- **THE PROBLEM**
Reproduce every line in the material below that holds "difficulty".

= = = = =

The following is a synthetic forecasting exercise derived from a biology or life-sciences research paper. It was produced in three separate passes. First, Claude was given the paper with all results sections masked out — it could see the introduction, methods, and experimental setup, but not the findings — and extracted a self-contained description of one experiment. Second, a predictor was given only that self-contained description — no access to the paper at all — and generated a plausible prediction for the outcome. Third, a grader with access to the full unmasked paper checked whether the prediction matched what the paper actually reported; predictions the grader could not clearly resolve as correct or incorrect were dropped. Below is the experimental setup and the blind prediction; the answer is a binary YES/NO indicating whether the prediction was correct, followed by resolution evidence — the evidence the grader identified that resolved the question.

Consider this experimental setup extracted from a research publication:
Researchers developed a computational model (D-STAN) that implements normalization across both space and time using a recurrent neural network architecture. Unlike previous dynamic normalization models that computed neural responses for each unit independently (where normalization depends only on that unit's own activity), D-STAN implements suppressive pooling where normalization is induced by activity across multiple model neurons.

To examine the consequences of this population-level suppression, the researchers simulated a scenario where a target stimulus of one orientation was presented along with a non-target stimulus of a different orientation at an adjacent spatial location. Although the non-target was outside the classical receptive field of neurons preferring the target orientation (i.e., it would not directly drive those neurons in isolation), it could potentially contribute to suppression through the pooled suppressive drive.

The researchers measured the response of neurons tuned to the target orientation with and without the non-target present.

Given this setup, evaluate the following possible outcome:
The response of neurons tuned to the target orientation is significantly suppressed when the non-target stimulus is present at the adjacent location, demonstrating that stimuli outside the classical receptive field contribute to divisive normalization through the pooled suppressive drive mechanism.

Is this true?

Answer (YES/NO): YES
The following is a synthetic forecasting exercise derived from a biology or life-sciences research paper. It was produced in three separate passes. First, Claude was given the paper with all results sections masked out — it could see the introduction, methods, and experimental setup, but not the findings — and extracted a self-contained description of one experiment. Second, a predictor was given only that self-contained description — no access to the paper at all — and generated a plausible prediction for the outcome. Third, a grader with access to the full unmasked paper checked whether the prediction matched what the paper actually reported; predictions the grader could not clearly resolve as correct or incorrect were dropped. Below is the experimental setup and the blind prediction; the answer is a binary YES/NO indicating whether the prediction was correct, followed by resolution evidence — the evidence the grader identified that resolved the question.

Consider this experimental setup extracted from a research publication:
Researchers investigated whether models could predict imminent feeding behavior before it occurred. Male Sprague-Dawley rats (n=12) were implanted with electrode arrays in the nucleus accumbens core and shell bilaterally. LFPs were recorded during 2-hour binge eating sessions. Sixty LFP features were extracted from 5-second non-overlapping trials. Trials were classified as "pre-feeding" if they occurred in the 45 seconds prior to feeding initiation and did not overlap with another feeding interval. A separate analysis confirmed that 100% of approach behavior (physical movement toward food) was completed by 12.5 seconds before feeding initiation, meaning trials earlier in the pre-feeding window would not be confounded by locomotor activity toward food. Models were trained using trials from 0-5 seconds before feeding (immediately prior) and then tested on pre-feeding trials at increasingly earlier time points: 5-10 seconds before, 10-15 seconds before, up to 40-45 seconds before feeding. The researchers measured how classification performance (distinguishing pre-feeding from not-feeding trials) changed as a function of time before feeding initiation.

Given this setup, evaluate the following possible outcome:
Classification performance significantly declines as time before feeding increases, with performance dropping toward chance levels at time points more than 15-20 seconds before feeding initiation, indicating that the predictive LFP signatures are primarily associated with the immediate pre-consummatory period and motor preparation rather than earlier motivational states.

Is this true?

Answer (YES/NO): NO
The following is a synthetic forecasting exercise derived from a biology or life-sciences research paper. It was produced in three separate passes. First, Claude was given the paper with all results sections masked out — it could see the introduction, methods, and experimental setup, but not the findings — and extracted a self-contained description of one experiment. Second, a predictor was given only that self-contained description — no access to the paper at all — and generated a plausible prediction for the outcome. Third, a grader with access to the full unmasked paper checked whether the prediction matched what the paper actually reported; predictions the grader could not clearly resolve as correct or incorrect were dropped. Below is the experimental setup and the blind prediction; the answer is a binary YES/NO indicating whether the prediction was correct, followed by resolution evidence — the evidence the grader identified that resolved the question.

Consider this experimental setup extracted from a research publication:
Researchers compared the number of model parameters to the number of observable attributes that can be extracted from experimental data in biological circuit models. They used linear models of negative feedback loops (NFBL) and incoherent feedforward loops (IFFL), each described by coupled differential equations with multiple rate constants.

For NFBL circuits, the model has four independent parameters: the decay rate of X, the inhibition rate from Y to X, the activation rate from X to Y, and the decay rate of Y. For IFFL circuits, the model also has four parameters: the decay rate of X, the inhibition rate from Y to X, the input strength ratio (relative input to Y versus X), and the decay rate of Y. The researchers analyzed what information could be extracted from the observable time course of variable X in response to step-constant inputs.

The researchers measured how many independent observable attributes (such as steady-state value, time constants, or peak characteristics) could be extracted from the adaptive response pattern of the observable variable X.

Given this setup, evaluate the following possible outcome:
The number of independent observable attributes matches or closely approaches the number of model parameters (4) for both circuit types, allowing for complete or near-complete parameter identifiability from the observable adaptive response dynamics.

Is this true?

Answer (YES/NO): NO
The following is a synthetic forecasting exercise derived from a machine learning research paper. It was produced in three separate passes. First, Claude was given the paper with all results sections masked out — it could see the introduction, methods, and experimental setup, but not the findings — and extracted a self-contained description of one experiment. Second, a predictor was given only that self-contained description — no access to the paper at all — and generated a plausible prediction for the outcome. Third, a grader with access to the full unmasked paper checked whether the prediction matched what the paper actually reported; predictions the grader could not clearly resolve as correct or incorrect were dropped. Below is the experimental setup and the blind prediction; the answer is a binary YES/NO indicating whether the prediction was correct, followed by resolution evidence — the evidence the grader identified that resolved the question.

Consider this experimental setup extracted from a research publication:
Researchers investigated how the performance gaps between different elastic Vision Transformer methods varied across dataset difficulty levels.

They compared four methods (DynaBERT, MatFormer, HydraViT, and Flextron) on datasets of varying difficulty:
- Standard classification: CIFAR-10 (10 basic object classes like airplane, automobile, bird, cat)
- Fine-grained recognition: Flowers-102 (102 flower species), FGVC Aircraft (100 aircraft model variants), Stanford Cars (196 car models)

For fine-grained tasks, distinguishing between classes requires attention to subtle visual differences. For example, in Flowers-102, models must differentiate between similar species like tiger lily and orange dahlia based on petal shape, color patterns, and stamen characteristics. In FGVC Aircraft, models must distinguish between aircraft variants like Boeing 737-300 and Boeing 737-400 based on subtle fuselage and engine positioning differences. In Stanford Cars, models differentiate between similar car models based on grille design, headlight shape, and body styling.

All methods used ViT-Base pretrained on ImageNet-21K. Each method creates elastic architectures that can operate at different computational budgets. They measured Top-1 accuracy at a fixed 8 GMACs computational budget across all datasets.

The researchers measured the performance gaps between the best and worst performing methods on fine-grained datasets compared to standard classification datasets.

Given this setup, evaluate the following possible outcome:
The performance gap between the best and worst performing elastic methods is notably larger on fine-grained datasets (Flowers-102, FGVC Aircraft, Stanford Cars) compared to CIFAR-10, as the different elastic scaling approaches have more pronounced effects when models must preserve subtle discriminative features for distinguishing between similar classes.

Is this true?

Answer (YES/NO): YES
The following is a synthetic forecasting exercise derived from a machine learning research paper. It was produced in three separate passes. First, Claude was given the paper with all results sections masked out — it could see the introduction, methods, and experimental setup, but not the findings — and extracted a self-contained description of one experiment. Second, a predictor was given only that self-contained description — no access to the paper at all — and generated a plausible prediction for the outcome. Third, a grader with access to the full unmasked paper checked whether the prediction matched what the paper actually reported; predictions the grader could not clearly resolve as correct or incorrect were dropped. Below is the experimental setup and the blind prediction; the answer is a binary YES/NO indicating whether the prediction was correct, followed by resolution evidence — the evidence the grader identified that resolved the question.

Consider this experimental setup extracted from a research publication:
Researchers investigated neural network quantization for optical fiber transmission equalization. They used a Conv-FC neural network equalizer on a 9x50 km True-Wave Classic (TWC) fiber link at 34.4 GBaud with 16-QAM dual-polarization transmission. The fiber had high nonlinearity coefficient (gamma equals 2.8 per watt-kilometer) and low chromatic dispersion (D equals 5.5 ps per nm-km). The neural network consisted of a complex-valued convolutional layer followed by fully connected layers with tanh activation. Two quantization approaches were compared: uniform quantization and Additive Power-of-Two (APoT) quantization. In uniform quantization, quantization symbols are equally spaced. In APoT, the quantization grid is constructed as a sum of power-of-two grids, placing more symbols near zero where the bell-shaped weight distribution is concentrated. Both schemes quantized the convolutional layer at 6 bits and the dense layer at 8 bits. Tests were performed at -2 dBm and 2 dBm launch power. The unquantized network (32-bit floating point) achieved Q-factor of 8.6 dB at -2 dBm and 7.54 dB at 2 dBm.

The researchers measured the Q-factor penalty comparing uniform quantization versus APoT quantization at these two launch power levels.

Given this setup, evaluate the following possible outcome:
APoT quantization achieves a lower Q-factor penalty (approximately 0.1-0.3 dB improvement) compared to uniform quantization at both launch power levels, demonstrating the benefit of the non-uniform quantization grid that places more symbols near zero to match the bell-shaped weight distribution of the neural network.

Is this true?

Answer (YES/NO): NO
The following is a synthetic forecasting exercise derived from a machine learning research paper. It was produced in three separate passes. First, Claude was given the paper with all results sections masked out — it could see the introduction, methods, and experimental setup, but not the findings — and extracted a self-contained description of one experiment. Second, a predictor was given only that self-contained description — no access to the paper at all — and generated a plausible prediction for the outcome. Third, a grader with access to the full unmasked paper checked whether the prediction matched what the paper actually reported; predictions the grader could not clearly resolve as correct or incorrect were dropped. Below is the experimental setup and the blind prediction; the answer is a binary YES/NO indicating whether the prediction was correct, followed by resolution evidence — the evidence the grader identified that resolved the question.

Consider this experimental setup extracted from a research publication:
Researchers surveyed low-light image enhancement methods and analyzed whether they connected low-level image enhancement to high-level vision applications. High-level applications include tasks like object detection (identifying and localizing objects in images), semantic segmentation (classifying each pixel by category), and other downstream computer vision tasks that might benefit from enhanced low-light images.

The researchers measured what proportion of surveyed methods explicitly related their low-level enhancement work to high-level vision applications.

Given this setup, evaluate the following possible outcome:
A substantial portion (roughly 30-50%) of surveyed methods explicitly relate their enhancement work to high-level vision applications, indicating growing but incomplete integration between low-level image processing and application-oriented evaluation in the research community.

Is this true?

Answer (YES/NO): NO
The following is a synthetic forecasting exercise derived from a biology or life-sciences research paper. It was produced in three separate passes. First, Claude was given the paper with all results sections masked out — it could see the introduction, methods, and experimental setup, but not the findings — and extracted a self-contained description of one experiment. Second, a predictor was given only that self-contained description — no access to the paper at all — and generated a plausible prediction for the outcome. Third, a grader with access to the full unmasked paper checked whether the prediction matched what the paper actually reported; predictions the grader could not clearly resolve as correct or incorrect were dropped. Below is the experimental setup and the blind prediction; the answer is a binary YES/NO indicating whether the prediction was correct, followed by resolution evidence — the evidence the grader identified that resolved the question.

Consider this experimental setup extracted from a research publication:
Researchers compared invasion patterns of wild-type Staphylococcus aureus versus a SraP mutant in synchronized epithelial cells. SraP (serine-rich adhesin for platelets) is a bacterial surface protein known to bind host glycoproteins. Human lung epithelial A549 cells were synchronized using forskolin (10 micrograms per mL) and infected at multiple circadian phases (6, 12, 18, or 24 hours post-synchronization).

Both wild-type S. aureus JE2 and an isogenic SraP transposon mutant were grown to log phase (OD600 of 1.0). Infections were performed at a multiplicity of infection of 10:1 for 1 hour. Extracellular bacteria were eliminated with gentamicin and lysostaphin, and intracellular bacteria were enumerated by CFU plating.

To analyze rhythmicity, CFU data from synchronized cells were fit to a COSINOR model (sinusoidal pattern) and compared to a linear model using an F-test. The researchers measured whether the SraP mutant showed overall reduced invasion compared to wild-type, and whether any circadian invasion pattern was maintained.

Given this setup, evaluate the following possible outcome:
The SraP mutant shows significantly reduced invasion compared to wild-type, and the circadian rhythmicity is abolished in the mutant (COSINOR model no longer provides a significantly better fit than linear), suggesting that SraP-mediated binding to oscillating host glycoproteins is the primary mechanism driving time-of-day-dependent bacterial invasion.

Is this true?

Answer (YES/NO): YES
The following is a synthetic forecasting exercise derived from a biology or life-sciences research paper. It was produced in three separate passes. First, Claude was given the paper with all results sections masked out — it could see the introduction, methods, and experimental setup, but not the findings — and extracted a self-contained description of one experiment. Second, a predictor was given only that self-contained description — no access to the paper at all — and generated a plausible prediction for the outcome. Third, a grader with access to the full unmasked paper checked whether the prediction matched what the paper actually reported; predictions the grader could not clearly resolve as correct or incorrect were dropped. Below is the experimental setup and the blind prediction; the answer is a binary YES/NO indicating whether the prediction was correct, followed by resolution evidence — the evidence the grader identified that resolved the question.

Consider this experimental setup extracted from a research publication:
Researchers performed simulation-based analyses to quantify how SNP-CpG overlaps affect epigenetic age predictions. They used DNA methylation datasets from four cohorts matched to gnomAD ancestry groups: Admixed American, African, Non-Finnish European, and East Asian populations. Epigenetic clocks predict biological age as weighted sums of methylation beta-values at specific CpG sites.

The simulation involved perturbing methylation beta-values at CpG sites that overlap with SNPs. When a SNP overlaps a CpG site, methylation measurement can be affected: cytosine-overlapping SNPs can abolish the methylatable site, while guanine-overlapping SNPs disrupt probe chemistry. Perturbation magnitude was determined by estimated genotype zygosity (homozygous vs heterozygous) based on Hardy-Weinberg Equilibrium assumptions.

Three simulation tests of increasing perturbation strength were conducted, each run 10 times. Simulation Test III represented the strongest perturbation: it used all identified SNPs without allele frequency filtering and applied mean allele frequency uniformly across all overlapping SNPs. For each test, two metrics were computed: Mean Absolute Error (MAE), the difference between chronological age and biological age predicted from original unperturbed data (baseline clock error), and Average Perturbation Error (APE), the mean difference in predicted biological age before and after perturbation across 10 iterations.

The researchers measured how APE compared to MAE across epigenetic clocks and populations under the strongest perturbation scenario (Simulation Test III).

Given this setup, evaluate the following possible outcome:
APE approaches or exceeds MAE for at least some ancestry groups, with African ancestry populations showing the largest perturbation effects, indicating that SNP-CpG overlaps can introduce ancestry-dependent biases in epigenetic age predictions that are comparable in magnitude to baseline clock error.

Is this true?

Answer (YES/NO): NO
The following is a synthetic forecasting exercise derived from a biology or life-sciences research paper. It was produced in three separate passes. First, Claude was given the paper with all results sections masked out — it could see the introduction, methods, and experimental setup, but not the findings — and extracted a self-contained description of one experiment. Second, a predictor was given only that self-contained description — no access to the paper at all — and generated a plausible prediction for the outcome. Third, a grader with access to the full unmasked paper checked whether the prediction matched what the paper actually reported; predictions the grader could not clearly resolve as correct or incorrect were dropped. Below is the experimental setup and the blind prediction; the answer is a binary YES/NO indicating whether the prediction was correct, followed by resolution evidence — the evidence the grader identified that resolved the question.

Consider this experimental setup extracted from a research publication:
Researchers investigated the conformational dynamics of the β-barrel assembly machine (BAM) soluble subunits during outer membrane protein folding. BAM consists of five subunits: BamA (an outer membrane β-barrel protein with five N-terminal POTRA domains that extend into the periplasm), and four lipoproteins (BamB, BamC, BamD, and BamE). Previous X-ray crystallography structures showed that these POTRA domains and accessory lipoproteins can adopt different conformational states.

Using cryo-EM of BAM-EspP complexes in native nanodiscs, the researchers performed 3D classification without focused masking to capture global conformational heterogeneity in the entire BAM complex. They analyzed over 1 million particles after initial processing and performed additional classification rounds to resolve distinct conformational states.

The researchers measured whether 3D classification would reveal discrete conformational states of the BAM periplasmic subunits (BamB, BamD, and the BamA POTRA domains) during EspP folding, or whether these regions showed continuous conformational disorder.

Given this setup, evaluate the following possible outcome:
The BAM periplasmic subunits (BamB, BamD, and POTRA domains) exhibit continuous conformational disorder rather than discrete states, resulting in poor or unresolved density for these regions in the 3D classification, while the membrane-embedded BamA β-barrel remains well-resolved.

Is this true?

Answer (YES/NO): NO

= = = = =

- **TASK RESPONSE**
Researchers investigated how the performance gaps between different elastic Vision Transformer methods varied across dataset difficulty levels.
They compared four methods (DynaBERT, MatFormer, HydraViT, and Flextron) on datasets of varying difficulty:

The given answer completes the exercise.